▶ **Brano proposto**
Noi proponiamo una rivoluzione dello stile di vita: la "mammiferanza". Dormire 10 ore a notte, giocare, mangiare, fare pisolini, stare insieme, coccolarsi, fare l’amore, senza fretta. Siamo mammiferi, non macchine. Eppure ci hanno convinto che la sofferenza e la produttività infinita siano l’unica via.
Il Partito Capibara è un’arma memetica per alterare le coscienze. Il nostro vero obiettivo non è vincere le elezioni, ma triggerare l’immaginario collettivo, mostrando che un mondo diverso non è solo possibile, ma alla nostra portata.
C’è però un problema: i partiti tradiscono sempre. Sono istituzioni sedentarie, burocratiche, gerarchiche, strutture morte. Nel linguaggio della filosofia deleuziana, sono territorializzazioni rigide che codificano il libero fluire dei processi che le attraversano. Invece di essere canali per lo sviluppo dei flussi libidinali, finiscono per soffocarli. E così i partiti si assopiscono in automatismi meccanici che li allontanano dalla rivoluzione. Da un certo punto di vista, i partiti appaiono come intrinsecamente gerarchici. L’unico modo per concepire un partito capibara è dunque imputandolo a processo davanti al Giudice dell’Anarchia, l’unico tribunale che conta.
Può esservi un partito anarchico? È un quesito folle quello che ci poniamo. Dovrebbe prima di tutto essere un partito nomade, temporaneo, destinato a dissolversi. Una struttura programmata per morire nell’esatto momento in cui entra in parlamento. La temporeaneità del Partito Capibara disinnesca il rischio che la struttura possa trasformarsi in un mostro burocratico interessato solamente a perpetuare la propria esistenza.
Come immaginarlo dunque? Come un’aggregazione libidinale lanciata in una gigantesca operazione di propaganda profetica.
La nostra missione è la seguente:
Raccogliere 120.000 firme per presentarci alle elezioni.
Sfruttare la piattaforma elettorale come un megafono profetico per rivelare al mondo che viviamo nell’abbondanza.
Porre fine al partito capibara.
Non ci interessa governare (per adesso). Vogliamo diffondere un’iperstizione, ovvero un’idea sufficientemente forte da trasformarsi in realtà. Del resto, è questa la rivoluzione: la presa di coscienza collettiva. Come ha affermato Mark Fisher nella Conversazione sul Comunismo di Lusso, la coscienza di classe consiste in un meccanismo iperstizionale, un processo di autosuggestione e autocredenza collettiva che innesca una serie di conseguenze che portano alla trasformazione della realtà. Da questo punto di vista, la nostra è una militanza di tipo profetico: la nostra missione è propagandare l’utopia ovunque, rivelando l’abbondanza che è intorno a noi e annunciando la venuta del comunismo di lusso.

▶ **Voci**
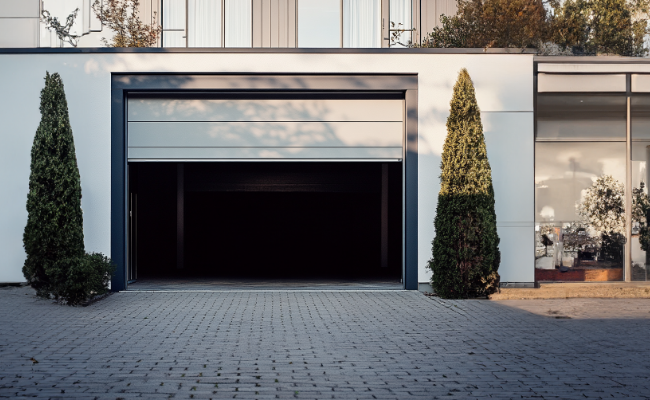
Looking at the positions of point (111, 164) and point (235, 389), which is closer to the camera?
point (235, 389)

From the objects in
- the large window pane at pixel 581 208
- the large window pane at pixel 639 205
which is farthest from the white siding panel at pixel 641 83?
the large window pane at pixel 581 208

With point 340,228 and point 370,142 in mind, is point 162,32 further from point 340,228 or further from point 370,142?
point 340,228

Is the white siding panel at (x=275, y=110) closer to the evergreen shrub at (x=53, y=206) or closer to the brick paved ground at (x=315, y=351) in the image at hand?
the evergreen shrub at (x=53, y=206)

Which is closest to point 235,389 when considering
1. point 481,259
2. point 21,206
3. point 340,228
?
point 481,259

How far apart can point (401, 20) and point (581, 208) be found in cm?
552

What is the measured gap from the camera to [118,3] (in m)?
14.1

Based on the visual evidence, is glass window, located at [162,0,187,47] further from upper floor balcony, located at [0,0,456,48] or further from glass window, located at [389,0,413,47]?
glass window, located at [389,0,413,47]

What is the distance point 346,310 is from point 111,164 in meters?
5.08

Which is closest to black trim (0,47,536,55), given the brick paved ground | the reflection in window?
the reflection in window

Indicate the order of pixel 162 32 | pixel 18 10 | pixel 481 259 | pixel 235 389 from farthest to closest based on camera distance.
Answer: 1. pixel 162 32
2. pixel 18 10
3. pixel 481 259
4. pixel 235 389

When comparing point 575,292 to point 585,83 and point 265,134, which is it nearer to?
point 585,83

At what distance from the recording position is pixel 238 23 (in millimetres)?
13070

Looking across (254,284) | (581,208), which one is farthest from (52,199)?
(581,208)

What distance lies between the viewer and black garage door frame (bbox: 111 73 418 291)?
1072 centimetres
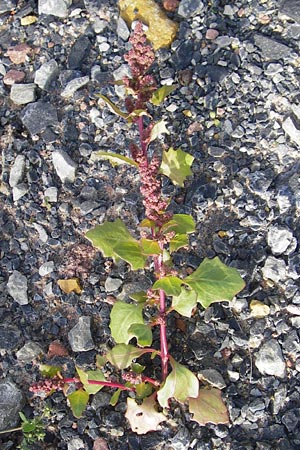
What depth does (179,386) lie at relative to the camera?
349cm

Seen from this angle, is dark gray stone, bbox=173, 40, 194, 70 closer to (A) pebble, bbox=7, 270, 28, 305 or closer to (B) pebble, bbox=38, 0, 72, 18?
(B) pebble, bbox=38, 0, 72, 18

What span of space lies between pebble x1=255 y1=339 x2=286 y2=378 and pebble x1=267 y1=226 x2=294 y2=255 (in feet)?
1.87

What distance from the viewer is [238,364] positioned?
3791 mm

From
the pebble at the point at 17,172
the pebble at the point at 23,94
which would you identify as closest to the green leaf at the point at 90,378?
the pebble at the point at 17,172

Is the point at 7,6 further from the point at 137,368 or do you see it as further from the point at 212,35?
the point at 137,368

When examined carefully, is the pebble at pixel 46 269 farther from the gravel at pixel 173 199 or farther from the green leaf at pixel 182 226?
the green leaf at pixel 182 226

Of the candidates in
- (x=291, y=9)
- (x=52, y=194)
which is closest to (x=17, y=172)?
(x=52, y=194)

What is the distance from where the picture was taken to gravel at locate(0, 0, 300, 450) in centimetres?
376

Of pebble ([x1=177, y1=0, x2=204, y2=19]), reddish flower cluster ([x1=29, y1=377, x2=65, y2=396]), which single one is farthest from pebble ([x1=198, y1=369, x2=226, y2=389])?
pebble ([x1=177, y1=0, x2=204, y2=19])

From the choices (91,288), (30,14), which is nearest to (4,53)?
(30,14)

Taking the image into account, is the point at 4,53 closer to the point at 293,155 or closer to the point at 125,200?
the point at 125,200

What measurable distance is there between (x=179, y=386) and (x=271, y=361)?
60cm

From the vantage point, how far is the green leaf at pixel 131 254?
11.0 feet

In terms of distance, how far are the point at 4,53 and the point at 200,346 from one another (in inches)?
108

▶ **Il tuo obiettivo**
Puoi proseguire il brano sul Partito Capibara, riprendendo subito dopo la sua ultima frase?

▶ **Soluzione esercizio**
Non candideremo noi stessx. Non entreremo noi in Parlamento. Letteralmente nessunx di noi sarà assegnatarix di alcun seggio parlamentare. Metteremo in lista chi è statx spezzatx dallo Stato.
Il riferimento originario di questa concettualizzazione è una famosa poesia e canzone anarchica: Il Galeone. Un testo che parla di «una ciurma di schiavi anemica», costretta a morire lentamente tra le catene di una nave. Schiavi tutto il giorno «chini a gemer sul remo», che lavorano incessantemente spingendo avanti la nave con la forza delle loro braccia. È una poesia straordinaria che guarda negli occhi e chiede: «cos’è, gementi schiavi, questo remar remare?» Per quale motivo spendiamo tutte le nostre esistenze a lavorare in catene? «Meglio morire!… sul biancheggiare del mare». E allora «remiamo finché la nave si schianti sui frangenti / Alte le rosso-nere al sibilar dei venti». Il gesto di tanti e tante compagne che di fronte alle catene hanno scelto di dare tutte se stesse, sacrificandosi per la causa di un mondo libero, è il gesto di chi rema anche al costo di schiantarsi, anche al costo di affrontare il carcere, o peggio la pena di morte, pur di portare avanti la speranza concreta di una società libera.
Luigi Mangione, italiano in catene oltreoceano, è sottoposto oggi al processo che deciderà se decretare la sua pena di morte. Alfredo Cospito, sepolto vivo dal 41-bis, è condannato ad un ergastolo di tortura quotidiana. Insieme a loro, tanti compagni e compagne vivono in condizioni disumane nelle carceri italiane: inferni in terra pensati per spingere le persone al suicidio. Noi lɜ faremo eleggere per poi svuotare le loro celle.
Non è un gesto simbolico. È un assalto.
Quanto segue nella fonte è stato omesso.